TEXT BLOCK:
________________________

This PR adds support for sink attention (attention with learnable softmax variants) to JAX, following the PyTorch implementation from PR #2148. The implementation introduces three softmax types: VANILLA (standard), OFF_BY_ONE (adds 1 to denominator), and LEARNABLE (uses learnable per-head offset parameters).

Key Changes:

Adds AttnSoftmaxType enum with three variants: VANILLA_SOFTMAX, OFF_BY_ONE_SOFTMAX, LEARNABLE_SOFTMAX
Threads softmax_type and softmax_offset parameters throughout the attention pipeline from Flax modules through JAX primitives to C++/cuDNN backends
Renames SoftmaxType to SoftmaxFusion to distinguish kernel fusion strategies from sink attention variants
Updates all attention primitives (standard, context parallel with all-gather, ring attention) to handle softmax_offset
Implements proper gradient computation for learnable softmax parameters with appropriate all-reduce operations
Adds comprehensive test coverage including forward/backward passes and distributed scenarios

Implementation Details:

For LEARNABLE_SOFTMAX, creates a learnable parameter of shape (1, num_heads, 1, 1) with proper sharding by head dimension
OFF_BY_ONE_SOFTMAX is handled by setting softmax_offset=1.0
Context parallel paths (ring attention, all-gather) return dummy gradients for softmax_offset as they don't support learnable variants
The C++ layer properly packs softmax_offset tensors into the cuDNN tensor pack for both forward and backward passes
Refactored C++ code consolidates multiple layout-specific calls into unified nvte_fused_attn_fwd/bwd calls

Testing:
Test runtime increased from ~3061s to ~3314s (+8%) due to additional test cases covering the three softmax variants

Confidence Score: 4/5

This PR is generally safe to merge with one potential mathematical issue to verify
The implementation is comprehensive and well-structured with proper gradient handling, sharding, and test coverage. However, there's one potential mathematical correctness issue in jax_general_softmax (transformer_engine/jax/cpp_extensions/softmax.py:834-853) where the offset handling needs verification - specifically whether callers pass the raw learnable parameter or its exponential for LEARNABLE_SOFTMAX
transformer_engine/jax/cpp_extensions/softmax.py - verify that the jax_general_softmax function receives the correct pre-exponentiated offset values for LEARNABLE_SOFTMAX

Important Files Changed

File Analysis

Filename	Score	Overview
transformer_engine/jax/attention.py	4/5	Adds `AttnSoftmaxType` enum with support for VANILLA, OFF_BY_ONE, and LEARNABLE softmax variants. Updates function signatures to accept `softmax_type` and `softmax_offset` parameters. Implementation looks solid with proper enum handling and parameter validation.

________________________

BRIEF 1:
Please answer these questions from the sink attention PR description, one answer a line, marked as the questions are:
(a) What shape is the learnable parameter created for LEARNABLE_SOFTMAX?
(b) How is OFF_BY_ONE_SOFTMAX handled?
(c) How long did the tests run before and after this change?
BRIEF 2: Rewrite the sink attention PR description between "This PR adds" and "per-head offset parameters).", inclusive, swapping "PyTorch" for "TensorFlow".
BRIEF 3: Carry on the sink attention PR description from its last line.

SOURCE DATA:
________________________

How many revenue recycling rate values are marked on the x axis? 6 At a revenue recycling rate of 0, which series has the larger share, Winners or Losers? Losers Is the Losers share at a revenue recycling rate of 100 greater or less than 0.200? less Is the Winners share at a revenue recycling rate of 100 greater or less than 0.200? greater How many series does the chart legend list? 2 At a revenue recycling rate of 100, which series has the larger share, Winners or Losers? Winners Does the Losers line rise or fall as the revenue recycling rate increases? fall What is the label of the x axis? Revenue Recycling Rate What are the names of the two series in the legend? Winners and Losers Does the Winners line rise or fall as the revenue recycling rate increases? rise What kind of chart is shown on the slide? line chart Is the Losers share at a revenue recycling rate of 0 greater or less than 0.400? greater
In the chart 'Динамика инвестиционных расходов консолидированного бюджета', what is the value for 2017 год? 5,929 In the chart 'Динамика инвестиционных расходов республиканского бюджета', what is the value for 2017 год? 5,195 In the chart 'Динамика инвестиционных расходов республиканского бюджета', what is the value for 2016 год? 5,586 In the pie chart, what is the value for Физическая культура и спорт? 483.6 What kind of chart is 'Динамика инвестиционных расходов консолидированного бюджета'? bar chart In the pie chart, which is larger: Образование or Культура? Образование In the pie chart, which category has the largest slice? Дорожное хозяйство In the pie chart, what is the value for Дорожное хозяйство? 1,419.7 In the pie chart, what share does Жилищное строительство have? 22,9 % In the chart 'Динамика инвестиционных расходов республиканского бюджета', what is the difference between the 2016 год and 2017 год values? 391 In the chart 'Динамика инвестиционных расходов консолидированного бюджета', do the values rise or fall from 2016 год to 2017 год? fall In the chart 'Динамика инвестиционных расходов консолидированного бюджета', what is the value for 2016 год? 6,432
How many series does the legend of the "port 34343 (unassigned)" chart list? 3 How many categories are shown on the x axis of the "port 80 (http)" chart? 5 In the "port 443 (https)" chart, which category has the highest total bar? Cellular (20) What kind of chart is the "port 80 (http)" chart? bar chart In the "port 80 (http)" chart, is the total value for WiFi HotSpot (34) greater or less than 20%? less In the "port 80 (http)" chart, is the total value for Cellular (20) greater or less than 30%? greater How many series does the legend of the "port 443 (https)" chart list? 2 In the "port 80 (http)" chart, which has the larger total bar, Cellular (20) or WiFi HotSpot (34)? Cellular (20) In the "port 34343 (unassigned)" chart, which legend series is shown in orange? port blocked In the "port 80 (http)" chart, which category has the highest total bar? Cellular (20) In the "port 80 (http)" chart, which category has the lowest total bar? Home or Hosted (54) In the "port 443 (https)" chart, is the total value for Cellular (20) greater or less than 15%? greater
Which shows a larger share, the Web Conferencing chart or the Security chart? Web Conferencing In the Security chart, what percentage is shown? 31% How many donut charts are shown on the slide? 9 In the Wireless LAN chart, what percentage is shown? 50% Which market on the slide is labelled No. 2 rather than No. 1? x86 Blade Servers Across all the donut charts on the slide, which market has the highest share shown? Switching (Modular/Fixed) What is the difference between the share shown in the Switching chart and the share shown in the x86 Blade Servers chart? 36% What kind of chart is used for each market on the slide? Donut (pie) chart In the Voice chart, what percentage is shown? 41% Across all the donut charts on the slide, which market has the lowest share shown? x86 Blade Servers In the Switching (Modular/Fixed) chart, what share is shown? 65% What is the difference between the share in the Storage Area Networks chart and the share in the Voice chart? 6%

________________________

EXERCISE OUTPUT 1:
(a) (1, num_heads, 1, 1)
(b) By setting softmax_offset=1.0
(c) About 3061s before and about 3314s after, an increase of 8%.

EXERCISE OUTPUT 2:
This PR adds support for sink attention (attention with learnable softmax variants) to JAX, following the TensorFlow implementation from PR #2148. The implementation introduces three softmax types: VANILLA (standard), OFF_BY_ONE (adds 1 to denominator), and LEARNABLE (uses learnable per-head offset parameters).

EXERCISE OUTPUT 3:
transformer_engine/jax/cpp_extensions/attention.py	4/5	Extensive changes to support softmax_offset throughout the attention primitives. Properly handles forward/backward passes, sharding, and context parallelism. The gradient handling for softmax_offset includes proper all-reduce for learnable softmax and dummy returns for CP paths that don't use it.
transformer_engine/jax/csrc/extensions/attention.cpp	4/5	C++ implementation updated to thread softmax_type and softmax_offset through the call chain. Adds proper tensor pack handling for softmax_offset in both forward and backward passes. The refactoring consolidates multiple layout-specific calls into a unified `nvte_fused_attn_fwd` call.
transformer_engine/jax/cpp_extensions/softmax.py	3/5	Adds `jax_general_softmax` for sink attention support and updates softmax functions to accept `softmax_offset`. The implementation adds offset to the denominator, but needs verification that callers pass the correct pre-exponentiated values for LEARNABLE_SOFTMAX.
transformer_engine/jax/flax/transformer.py	4/5	Adds softmax_type parameter to both fused and unfused attention implementations. Creates learnable `softmax_offset` parameter for LEARNABLE_SOFTMAX with proper sharding. Handles OFF_BY_ONE internally. PRE_SCALE_BIAS handling sets bias to None after adding to prevent double-addition.

Sequence Diagram

sequenceDiagram
    participant User as User Code
    participant Flax as Flax Transformer
    participant Attn as JAX Attention
    participant Prim as Attention Primitive
    participant CPP as C++ Extension
    participant cuDNN as cuDNN Backend

    User->>Flax: Call attention with softmax_type
    
    alt LEARNABLE_SOFTMAX
        Flax->>Flax: Initialize learnable softmax_offset param
    else OFF_BY_ONE_SOFTMAX
        Flax->>Flax: Set softmax_offset = 1.0
    else VANILLA_SOFTMAX
        Flax->>Flax: Set softmax_offset = empty
    end
    
    Flax->>Attn: fused_attn(qkv, bias, softmax_offset, ...)
    Attn->>Attn: Apply sharding constraints to softmax_offset
    Attn->>Prim: FusedAttnFwdPrimitive.bind(q, k, v, bias, softmax_offset, ...)
    
    Prim->>CPP: FusedAttnForwardImpl(q, k, v, bias, softmax_offset, ...)
    CPP->>CPP: PrepareFusedAttnForwardAuxTensors (adds softmax_offset to tensor pack)
    CPP->>cuDNN: nvte_fused_attn_fwd(tensor_pack with softmax_offset)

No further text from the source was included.